The hlearn-allknn program exploits this unboxing by setting the leafC parameter of CoverTree_ to UArray. Then, we call the function packCT which rearranges the nodes in leafC to use the cache oblivious van Embde Boas tree layout. Unboxing by itself gives a modest 5% performance gain from the reduced overhead in the Haskell run time system; but unpacking combined with this data rearrangement actually cuts runtime in half!

Unfortunately, due to some current limitations in GHC, I’m still leaving some performance on the table. The childC parameter to CoverTree_ cannot be UArray because CoverTree_s can have a variable size depending on their number of children. Therefore, childC is typically set to the boxed array type BArray. The GHC limitation is that the run time system gives us no way to control where the elements of a BArray exist in memory. Therefore, we do not get the benefits of the CPU prefetcher. I’ve proposed a solution that involves adding new primops to the GHC compiler (see feature request #10652). Since there are typically more elements within the childC than the leafC on any given cover tree, I estimate that the speedup due to better cache usage of BArrays would be even larger than the speedup reported above.

Conclusion

My experience is that Haskell can be amazingly fast, but it takes a lot of work to get this speed. I’d guess that it took about 10 times as much work to create my Haskell-based cover tree than it would have taken to create a similar C-based implementation. (I’m roughly as proficient in each language.) Furthermore, because of the current limitations in GHC I pointed out above, the C version would be just a bit faster.

So then why did I use Haskell? To make cover trees 10 times easier for programmers to use.

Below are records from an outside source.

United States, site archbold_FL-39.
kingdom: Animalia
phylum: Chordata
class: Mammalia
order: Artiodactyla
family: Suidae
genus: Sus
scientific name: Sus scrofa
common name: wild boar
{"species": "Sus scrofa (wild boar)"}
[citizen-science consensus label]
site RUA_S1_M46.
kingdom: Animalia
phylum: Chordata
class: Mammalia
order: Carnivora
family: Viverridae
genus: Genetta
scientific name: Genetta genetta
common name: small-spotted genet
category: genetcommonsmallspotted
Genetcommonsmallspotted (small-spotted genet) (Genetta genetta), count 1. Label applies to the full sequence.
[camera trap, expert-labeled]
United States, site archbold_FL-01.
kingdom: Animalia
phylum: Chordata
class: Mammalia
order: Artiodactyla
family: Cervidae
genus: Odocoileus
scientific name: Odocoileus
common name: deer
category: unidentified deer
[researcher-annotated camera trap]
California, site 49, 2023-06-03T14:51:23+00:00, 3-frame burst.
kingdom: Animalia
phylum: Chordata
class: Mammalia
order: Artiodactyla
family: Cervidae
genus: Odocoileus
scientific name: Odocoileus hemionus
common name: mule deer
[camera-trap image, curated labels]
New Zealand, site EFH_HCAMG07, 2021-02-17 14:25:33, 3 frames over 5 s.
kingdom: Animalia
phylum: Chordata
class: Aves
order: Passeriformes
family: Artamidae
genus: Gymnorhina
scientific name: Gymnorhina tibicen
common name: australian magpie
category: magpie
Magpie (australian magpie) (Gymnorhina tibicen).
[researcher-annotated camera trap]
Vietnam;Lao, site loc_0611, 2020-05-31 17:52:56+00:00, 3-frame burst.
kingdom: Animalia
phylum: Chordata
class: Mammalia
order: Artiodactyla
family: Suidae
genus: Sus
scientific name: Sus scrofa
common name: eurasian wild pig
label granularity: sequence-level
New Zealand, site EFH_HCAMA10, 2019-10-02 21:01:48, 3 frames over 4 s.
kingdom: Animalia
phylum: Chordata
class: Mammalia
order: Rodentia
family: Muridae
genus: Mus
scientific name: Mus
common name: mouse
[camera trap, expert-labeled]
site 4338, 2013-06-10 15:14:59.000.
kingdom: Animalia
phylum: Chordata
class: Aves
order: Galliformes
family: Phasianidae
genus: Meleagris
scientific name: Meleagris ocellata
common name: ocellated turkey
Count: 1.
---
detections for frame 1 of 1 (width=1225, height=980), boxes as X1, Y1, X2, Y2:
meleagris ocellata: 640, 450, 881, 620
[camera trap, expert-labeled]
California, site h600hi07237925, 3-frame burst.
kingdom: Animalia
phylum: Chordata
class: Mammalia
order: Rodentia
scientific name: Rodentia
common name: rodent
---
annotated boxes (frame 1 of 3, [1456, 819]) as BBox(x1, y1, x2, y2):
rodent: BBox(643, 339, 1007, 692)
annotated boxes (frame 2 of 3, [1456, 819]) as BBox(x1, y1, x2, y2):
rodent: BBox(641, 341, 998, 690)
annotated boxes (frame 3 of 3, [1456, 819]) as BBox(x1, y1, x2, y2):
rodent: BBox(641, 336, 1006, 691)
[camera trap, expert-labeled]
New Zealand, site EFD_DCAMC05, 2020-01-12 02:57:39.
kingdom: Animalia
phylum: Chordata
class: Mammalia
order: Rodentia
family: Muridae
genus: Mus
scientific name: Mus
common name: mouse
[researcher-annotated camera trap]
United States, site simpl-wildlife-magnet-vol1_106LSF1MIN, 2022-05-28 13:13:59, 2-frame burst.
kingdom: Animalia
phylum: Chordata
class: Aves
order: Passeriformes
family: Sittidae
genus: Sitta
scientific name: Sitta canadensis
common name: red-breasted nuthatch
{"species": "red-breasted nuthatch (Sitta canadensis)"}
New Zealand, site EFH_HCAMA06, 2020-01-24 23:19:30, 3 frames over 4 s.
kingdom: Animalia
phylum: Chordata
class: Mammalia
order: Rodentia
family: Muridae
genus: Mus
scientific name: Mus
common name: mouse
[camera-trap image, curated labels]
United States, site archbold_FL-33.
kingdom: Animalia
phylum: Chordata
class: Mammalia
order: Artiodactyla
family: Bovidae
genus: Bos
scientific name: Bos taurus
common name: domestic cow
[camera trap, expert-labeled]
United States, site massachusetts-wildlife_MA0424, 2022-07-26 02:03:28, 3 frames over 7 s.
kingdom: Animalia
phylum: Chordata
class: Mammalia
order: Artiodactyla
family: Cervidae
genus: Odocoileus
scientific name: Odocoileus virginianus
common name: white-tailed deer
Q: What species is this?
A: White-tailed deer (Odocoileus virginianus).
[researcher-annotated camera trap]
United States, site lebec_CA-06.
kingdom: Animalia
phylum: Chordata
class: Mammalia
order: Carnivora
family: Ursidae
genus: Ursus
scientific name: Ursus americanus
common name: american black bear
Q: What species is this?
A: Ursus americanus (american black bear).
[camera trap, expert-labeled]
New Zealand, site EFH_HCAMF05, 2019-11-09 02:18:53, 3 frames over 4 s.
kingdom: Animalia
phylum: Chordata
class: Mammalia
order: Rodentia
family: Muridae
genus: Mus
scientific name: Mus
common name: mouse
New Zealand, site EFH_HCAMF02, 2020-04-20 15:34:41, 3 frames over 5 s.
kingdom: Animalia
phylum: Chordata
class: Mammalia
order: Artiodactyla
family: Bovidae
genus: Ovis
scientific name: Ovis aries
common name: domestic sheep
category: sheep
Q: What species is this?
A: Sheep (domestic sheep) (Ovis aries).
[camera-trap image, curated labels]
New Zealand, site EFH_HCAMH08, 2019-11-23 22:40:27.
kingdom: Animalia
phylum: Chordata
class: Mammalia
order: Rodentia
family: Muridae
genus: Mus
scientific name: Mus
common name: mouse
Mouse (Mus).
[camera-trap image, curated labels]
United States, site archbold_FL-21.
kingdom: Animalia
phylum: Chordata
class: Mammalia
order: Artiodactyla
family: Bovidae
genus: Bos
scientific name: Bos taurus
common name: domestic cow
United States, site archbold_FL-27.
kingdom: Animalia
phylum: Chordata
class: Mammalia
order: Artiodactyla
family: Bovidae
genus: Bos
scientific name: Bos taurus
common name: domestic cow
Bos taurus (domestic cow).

Cover trees can make almost all machine learning algorithms faster. For example, they’ve sped up SVMs, clustering, dimensionality reduction, and reinforcement learning. But most libraries do not take advantage of this optimization because it is relatively time consuming for a programmer to do by hand. Fortunately, the fundamental techniques are simple enough that they can be implemented as a compiler optimization pass, and Haskell has great support for libraries that implement their own optimizations. So Real Soon Now (TM) I hope to show you all how cover trees can speed up your Haskell-based machine learning without any programmer involvement at all.